• **GIVEN TASK A**: Extract, word for word, the rows from the line containing "Is the satellite" through the last row, including both ends, and leave the pictures out of your answer.

• **EXCERPTED PASSAGE**:
——

No, there will be 4 "tabs" on the screen. You can see each one without changing screens, but cannot see the options side-by-side.


----------



## Stacey012345

Thanks Cluelyss.  Do you know what happens if one of the 3 you select is not available (ex: A&E)?


----------



## soniam

Stacey012345 said:


> Thanks Cluelyss.  Do you know what happens if one of the 3 you select is not available (ex: A&E)?



You won't even be able to select an attraction that does not have an available time. It will say something to the effect that it is not available. Look at 7DMT or Anna & Elsa to see an example at 30 days or less out. If it's only available at certain times, then your options will be chosen from those.


----------



## renessa

Hello!  We will be at DHS at park opening and heading to TSM first thing.  Do I need to get a FP+ if we'll be there early?  I'm not sure how the stand by line is affected.  TY!

——

• **DATA ROWS**:
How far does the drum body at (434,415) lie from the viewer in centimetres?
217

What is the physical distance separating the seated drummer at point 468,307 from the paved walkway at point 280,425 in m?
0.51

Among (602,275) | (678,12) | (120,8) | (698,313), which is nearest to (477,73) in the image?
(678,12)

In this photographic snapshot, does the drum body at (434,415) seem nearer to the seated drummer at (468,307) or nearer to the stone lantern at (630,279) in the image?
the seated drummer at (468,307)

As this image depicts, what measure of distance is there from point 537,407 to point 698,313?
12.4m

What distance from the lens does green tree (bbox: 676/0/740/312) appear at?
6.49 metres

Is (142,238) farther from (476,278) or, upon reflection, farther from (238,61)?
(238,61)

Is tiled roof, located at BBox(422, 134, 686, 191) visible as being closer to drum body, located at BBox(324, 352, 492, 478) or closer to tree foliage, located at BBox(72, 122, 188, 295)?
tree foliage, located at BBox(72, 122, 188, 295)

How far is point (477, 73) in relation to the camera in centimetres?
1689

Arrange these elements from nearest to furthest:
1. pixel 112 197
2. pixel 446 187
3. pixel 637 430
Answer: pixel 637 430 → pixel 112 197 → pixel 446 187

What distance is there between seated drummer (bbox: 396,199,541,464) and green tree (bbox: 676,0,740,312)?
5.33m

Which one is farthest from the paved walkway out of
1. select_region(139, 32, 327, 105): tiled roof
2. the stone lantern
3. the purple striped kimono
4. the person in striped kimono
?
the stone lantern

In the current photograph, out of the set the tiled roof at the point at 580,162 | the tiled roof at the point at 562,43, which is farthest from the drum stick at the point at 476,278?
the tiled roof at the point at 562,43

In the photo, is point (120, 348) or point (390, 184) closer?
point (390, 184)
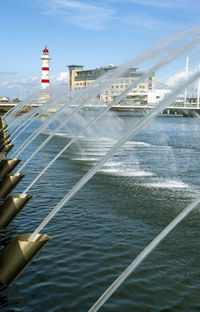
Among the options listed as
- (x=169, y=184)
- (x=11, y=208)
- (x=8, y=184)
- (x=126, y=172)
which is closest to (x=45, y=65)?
(x=126, y=172)

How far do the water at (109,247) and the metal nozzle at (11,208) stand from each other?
0.65 m

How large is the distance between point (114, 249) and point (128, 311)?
2.60m

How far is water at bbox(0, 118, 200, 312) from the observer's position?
6.44 metres

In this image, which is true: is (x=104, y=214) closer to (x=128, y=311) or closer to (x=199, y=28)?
(x=128, y=311)

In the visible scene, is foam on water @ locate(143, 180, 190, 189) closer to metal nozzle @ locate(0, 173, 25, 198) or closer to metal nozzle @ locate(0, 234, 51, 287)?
metal nozzle @ locate(0, 173, 25, 198)

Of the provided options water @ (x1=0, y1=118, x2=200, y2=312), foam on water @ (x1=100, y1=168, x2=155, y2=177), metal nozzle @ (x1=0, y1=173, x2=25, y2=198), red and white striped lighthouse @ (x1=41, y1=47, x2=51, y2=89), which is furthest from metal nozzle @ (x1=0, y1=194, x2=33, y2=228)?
red and white striped lighthouse @ (x1=41, y1=47, x2=51, y2=89)

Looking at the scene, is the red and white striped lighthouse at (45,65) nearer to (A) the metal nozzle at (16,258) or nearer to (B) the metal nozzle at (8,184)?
(B) the metal nozzle at (8,184)

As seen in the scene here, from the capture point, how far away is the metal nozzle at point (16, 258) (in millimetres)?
5758

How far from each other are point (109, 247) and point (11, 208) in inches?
102

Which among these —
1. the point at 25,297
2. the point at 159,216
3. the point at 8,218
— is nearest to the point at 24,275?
the point at 25,297

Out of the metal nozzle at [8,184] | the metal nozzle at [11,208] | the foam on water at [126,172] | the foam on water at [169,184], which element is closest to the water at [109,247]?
the foam on water at [169,184]

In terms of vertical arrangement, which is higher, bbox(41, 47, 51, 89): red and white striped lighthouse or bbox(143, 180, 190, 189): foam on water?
bbox(41, 47, 51, 89): red and white striped lighthouse

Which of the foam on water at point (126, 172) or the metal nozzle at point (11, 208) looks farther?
the foam on water at point (126, 172)

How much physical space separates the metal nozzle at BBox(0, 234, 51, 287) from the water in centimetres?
66
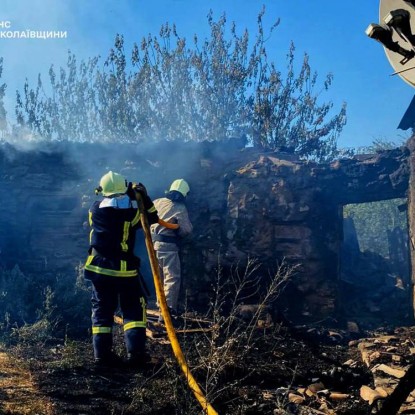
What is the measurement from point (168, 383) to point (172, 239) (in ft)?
10.9

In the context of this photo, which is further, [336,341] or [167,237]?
[167,237]

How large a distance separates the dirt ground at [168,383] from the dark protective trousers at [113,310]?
24 centimetres

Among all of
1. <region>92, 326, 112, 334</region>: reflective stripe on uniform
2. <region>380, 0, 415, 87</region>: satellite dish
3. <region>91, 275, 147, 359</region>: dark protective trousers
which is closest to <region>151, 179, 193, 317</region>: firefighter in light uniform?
<region>91, 275, 147, 359</region>: dark protective trousers

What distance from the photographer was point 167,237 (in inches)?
266

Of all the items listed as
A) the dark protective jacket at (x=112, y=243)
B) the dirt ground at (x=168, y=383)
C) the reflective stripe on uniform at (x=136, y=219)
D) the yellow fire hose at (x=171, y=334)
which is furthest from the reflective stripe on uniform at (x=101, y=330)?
the reflective stripe on uniform at (x=136, y=219)

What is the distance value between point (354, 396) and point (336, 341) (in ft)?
8.54

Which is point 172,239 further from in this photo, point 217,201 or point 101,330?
point 101,330

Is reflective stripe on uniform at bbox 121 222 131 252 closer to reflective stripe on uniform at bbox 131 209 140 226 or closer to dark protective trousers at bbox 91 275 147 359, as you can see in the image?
reflective stripe on uniform at bbox 131 209 140 226

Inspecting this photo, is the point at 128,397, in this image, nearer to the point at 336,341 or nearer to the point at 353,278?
the point at 336,341

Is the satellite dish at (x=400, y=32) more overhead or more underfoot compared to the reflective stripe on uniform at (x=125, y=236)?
more overhead

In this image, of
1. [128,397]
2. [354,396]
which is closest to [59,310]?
[128,397]

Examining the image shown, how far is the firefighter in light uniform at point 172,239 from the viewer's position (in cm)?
660

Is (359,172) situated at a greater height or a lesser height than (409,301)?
greater

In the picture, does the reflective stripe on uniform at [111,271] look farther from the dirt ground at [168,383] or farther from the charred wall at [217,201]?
the charred wall at [217,201]
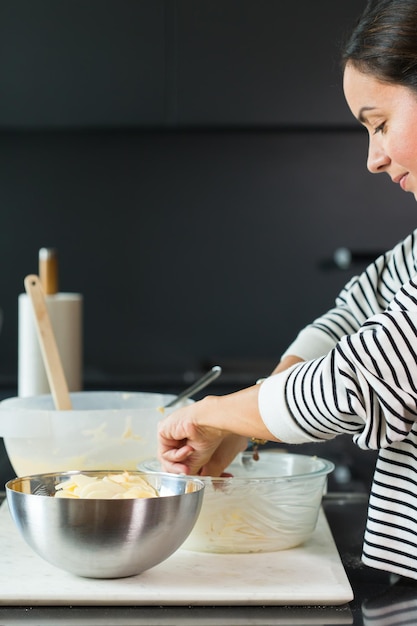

——

• **GIVEN TASK B**:
In the forum thread above:
(i) How many "tabs" will appear on the screen?
(ii) Which two attractions does soniam point to as examples of ones showing no available time?
(iii) Which ride does renessa plan to head to first at DHS?

• **TASK SOLUTION A**:
Is the satellite dish at (x=400, y=32) more overhead or more underfoot compared to the reflective stripe on uniform at (x=125, y=236)?
more overhead

In this image, of
1. [128,397]
2. [354,396]
which is closest to [59,310]?
[128,397]

Examining the image shown, how far is the firefighter in light uniform at point 172,239 from the viewer's position (in cm)?
660

Is (359,172) situated at a greater height or a lesser height than (409,301)?
greater

In the picture, does the reflective stripe on uniform at [111,271] look farther from the dirt ground at [168,383] or farther from the charred wall at [217,201]?
the charred wall at [217,201]

• **TASK SOLUTION B**:
(i) 4
(ii) 7DMT and Anna & Elsa
(iii) TSM